**EXCERPT PROVIDED**
- Opening Delimiter -
US Rep. Richard Neal pledges to take ‘immediate action’ to protect ACA in wake of court ruling
U.S. Rep. Richard Neal, a Springfield Democrat who is expected to lead the House Ways and Means Committee, pledged to take “immediate action” when the Congress convenes in January to protect the Affordable Care Act and appeal a recent federal court ruling, which struck down the controversial health care law.
Neal, who led floor opposition to Republican-backed efforts to dismantle key components of the law, known as Obamacare, joined other Democratic leaders in condemning a U.S. District Court in Fort Worth’s decision that struck down the entire ACA on Friday, arguing that its mandate requiring Americans to buy health insurance is unconstitutional.
The congressman, in a Friday statement issued with Energy and Commerce Committee Ranking Member Frank Pallone, Jr., D-New Jersey, and Education and Workforce Committee Ranking Member Bobby Scott, D-Virginia, slammed the court’s decision as “reckless," arguing that it “endangers the lives of millions of Americans who are going to lose their health care.”
- Closing Delimiter -
**DATA SHOWN**
- Opening Delimiter -
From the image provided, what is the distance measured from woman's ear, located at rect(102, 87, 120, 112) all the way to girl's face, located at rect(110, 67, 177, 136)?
- Closing Delimiter -
**PROBLEMS TO WORK ON**
1. Transcribe the part of the article on Richard Neal and the ACA ruling starting at "US Rep. Richard" and ending at "health care law.".
2. Pick up the article on Richard Neal and the ACA ruling right after its final sentence and carry it forward.
The listing comes from a different source than the article on Richard Neal and the ACA ruling.

**RESULTS FOR THE EXERCISE**
1.
US Rep. Richard Neal pledges to take ‘immediate action’ to protect ACA in wake of court ruling
U.S. Rep. Richard Neal, a Springfield Democrat who is expected to lead the House Ways and Means Committee, pledged to take “immediate action” when the Congress convenes in January to protect the Affordable Care Act and appeal a recent federal court ruling, which struck down the controversial health care law.

2.
They further called the court’s ruling in a lawsuit brought by a group of Republican governors and state attorneys general “an ideological decision in a case that has no legal merit.”
Pointing to Democrats' successes in the 2018 midterms, the lawmakers argued that the election served as a referendum on "how important access to health coverage and protections for pre-existing conditions are for American families."
Neal, Pallone and Scott called for an emergency stay “of this heartless ruling” and pledged to "take immediate action in the new Congress to intervene in this case and appeal this decision."
“House Democrats will do whatever it takes to make sure the protections enshrined in the Affordable Care Act endure,” they said. “The lives and wellbeing of millions of Americans -- including those living with pre-existing conditions -- are on the line.”
Federal District Court Judge Reed O’Connor, in his ruling, said the individual coverage mandate “can no longer be sustained as an exercise of Congress’s tax power," according to reports. Therefore, O’Connor argued, “the individual mandate is unconstitutional” and invalidates the rest of the health care law.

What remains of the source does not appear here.